── Task material ──

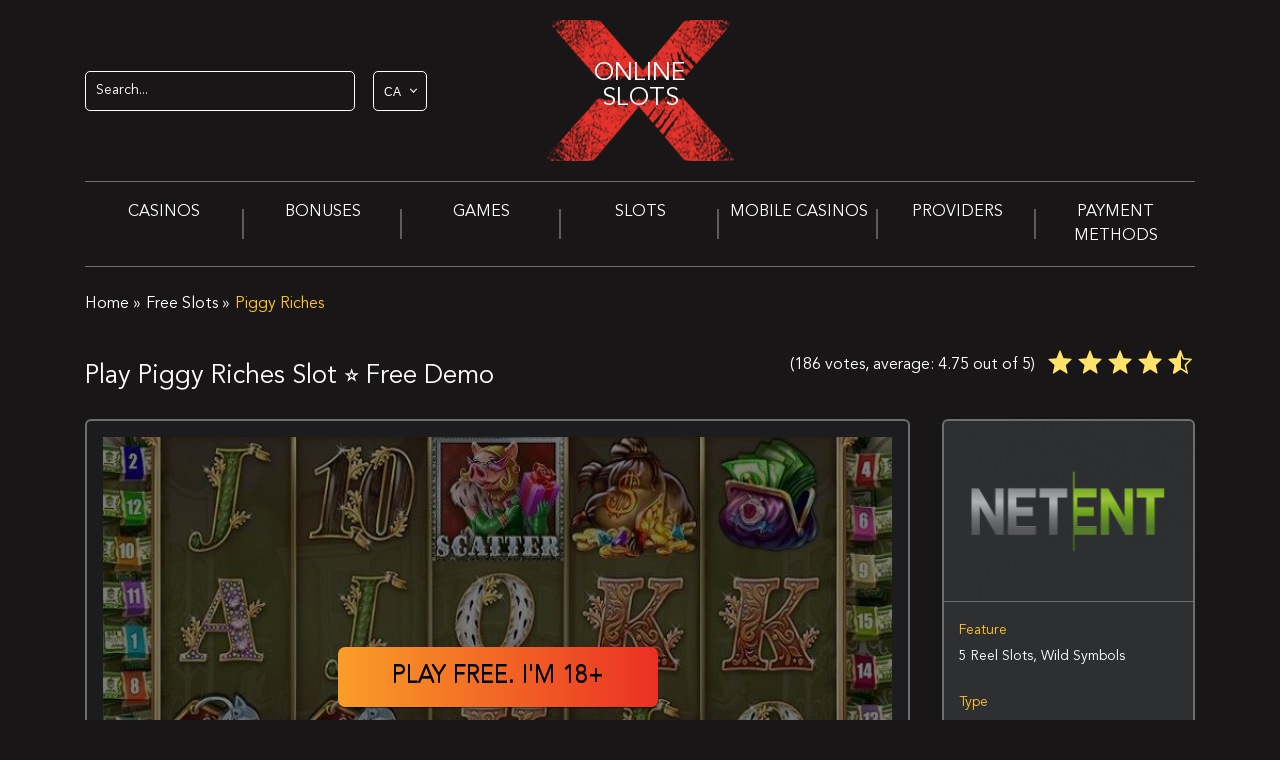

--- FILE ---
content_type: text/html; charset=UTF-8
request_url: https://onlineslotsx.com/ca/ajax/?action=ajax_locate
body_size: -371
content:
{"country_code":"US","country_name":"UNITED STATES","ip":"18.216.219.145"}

───

• What you have to do: With the pictures omitted, print each line of the data above precisely as given.

• Finished task:
--- FILE ---
content_type: text/html; charset=UTF-8
request_url: https://onlineslotsx.com/ca/ajax/?action=ajax_locate
body_size: -371
content:
{"country_code":"US","country_name":"UNITED STATES","ip":"18.216.219.145"}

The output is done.